* _EXERCISE DETAILS_
Copy each line from the entries that the word "Connochaetes" appears in.

(Stored items)
= = =

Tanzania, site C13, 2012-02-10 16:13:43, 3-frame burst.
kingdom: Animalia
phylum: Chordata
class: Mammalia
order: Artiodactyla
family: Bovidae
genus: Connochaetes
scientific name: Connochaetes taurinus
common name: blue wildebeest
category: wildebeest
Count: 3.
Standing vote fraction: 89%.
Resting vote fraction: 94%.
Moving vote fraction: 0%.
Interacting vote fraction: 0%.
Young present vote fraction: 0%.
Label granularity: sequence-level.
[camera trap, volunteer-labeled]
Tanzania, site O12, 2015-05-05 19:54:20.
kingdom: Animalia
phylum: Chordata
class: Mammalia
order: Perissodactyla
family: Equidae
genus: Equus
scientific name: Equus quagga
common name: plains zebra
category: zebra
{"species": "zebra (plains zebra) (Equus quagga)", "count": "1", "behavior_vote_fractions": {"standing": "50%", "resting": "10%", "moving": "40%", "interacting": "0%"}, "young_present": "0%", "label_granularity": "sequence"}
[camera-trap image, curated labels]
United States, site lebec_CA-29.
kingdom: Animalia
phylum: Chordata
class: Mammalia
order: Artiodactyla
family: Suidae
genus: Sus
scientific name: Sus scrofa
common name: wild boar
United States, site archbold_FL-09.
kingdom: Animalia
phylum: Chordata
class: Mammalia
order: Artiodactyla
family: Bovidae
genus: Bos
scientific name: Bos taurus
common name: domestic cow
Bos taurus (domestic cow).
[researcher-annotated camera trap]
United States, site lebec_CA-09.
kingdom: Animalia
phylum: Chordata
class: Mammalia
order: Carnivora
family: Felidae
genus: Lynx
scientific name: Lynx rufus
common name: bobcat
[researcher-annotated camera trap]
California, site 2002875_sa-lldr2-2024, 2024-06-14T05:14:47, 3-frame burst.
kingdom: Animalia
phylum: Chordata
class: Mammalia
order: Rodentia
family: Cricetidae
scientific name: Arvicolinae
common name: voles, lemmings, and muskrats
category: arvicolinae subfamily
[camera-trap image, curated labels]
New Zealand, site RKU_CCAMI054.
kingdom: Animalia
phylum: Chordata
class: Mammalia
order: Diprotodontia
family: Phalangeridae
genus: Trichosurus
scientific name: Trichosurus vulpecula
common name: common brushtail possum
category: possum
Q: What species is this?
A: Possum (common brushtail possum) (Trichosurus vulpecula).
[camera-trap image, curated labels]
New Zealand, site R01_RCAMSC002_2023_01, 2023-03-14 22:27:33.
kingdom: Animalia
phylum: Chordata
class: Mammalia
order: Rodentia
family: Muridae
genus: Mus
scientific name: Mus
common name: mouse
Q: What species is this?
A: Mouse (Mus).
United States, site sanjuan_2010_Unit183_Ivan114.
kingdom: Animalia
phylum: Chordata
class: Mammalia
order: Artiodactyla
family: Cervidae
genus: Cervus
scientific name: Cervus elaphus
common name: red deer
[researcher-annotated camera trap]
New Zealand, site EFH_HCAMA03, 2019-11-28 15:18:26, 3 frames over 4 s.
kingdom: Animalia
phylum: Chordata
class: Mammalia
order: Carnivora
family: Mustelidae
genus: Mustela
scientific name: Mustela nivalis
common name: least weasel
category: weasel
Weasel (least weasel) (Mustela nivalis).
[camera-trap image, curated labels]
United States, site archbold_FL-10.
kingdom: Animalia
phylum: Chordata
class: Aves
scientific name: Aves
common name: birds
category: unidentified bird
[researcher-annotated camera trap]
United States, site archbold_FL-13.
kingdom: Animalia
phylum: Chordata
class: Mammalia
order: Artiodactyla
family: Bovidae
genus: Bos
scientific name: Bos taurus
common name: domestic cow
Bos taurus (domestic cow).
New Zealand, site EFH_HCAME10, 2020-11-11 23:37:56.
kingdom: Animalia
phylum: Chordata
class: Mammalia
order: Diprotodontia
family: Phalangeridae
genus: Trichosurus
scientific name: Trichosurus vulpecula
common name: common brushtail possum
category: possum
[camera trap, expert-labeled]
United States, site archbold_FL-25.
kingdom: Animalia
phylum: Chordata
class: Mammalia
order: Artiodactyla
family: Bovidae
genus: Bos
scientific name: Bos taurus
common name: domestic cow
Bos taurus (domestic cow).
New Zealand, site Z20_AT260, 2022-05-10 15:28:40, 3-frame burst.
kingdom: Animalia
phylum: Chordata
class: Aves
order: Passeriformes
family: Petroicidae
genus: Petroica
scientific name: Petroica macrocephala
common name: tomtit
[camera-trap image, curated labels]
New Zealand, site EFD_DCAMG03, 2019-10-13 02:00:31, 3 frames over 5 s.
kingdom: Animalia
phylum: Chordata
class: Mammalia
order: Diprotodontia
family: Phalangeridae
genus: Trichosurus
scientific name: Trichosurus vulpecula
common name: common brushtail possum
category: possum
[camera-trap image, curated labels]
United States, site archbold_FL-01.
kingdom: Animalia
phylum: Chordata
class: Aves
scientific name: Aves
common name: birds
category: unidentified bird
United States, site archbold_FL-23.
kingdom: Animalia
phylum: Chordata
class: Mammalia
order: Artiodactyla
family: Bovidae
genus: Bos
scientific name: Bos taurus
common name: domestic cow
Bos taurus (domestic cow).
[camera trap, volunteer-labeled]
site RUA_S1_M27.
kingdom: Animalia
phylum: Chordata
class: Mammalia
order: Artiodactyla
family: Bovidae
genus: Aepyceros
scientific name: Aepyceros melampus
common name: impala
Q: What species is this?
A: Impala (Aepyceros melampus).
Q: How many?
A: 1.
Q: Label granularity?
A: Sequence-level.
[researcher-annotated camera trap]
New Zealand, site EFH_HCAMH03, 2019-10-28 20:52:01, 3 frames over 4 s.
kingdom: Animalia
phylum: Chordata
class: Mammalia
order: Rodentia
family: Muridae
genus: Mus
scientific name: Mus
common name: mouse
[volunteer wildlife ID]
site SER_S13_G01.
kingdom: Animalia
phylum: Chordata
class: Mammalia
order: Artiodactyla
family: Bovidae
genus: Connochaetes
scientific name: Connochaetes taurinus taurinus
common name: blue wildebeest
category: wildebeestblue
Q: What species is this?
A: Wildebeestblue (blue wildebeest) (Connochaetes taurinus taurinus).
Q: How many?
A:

= = =

* _PROBLEM SOLUTION_
genus: Connochaetes
scientific name: Connochaetes taurinus
genus: Connochaetes
scientific name: Connochaetes taurinus taurinus
A: Wildebeestblue (blue wildebeest) (Connochaetes taurinus taurinus).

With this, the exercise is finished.